The Independent, 2nd
October 2003, Lynne Walker
What can Michael Pennington not do? In recent
months, he has toured Britain as Ibsen’s John Gabriel Borkman, turned
in a sterling performance of Dr Dorn in Peter Stein’s ‘Seagull’ at the Edinburgh
Festival, directed ‘A
Midsummer Night’s Dream’ for Regents Park Open Air Theatre and brought out
another book.
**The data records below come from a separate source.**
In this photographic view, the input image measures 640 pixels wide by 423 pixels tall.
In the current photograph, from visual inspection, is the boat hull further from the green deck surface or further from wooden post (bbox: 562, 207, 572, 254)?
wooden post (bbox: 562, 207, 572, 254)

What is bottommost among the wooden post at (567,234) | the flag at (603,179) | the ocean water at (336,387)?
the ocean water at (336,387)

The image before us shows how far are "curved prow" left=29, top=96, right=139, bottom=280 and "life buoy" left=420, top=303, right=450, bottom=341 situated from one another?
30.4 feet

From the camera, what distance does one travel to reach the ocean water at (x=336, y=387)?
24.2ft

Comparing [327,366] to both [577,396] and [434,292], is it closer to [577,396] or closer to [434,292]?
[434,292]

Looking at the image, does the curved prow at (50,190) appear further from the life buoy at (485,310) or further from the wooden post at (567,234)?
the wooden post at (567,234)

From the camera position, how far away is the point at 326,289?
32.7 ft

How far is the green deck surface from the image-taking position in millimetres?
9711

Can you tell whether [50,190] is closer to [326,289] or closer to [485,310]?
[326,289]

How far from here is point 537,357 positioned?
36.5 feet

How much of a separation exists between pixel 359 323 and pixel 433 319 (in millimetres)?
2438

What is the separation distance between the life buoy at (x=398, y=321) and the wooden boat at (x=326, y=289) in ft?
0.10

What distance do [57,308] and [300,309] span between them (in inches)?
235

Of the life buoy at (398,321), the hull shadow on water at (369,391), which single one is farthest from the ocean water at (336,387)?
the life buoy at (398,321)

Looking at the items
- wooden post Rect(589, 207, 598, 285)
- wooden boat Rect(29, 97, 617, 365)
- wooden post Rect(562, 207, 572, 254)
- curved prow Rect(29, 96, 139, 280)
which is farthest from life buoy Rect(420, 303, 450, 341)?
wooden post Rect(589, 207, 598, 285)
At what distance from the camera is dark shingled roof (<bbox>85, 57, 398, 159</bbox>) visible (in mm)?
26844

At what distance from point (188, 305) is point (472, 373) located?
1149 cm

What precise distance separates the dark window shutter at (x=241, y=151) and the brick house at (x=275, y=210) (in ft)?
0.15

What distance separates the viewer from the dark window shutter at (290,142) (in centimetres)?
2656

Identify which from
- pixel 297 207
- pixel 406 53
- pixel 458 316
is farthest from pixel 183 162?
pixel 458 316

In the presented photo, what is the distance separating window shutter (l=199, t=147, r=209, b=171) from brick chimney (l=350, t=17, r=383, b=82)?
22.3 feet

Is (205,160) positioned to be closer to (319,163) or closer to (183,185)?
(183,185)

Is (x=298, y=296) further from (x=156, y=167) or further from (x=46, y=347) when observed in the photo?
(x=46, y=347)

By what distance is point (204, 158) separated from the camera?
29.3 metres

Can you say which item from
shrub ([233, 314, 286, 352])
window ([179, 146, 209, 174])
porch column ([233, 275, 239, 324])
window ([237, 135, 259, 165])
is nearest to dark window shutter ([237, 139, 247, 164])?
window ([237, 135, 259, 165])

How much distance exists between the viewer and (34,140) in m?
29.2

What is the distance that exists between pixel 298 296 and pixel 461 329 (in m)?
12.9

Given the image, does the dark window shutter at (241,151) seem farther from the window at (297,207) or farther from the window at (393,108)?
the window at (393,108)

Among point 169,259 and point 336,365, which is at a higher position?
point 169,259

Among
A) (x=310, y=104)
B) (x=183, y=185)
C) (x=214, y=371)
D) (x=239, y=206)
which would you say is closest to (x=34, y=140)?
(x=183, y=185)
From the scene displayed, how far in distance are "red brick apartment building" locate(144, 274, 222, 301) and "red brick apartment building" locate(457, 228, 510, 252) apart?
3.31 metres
Now he has assumed the throne
in a large-scale production of Alan Bennett’s drama ‘The Madness of George
III’. Brought about through a pooling of resources by West Yorkshire Playhouse
and Birmingham Rep.
The mention of the king who lost his mind as well
as the American colonies inevitably conjures up the late Nigel Hawthorne’s
performance on stage and screen, but Pennington presents the troubled monarch with
absolute authority. His portrayal of the king’s deterioration into, first,
confusion, then babbling incoherence and, finally, delirium is frighteningly
realistic. While never quite foaming at the mouth, Pennington assumes,
brilliantly, all the received characteristics of someone teetering on the brink
of madness, slipping between lucidity and insanity. The verbal tics – his habit
of filling any empty sentence with “yes-yes!” of “what-what!” is maddening
enough when he is sane – descend into torrents of verbal diarrhoea as his mind
becomes unhinged.
The genial, inquisitive dimension of the king’s
character is played with tremendous warmth: his affection for his long-time
queen, Charlotte of Mecklinburg-Strelitz (Alison Fiske), his delight in teasing
his sombre, fiercely loyal Prime Minister, Pitt the Younger (Paul Raffield),
his dismissive attitude toward his greedy eldest son, George, Prince Regent
(foppishly presented by Stewart Wright), and his disdain for the Whigs
preparing for government. Most touching is the sometimes wry, sometimes gleeful
smile glinting behind the barbed comments and ferocious attacks on those around
him, his most blistering gibes reserved for the hopeless doctors charged with
curing him.
An enormous flight of red stairs dominates the
thrust stage, a golden sow and two piglets reminding us that ‘Farmer George’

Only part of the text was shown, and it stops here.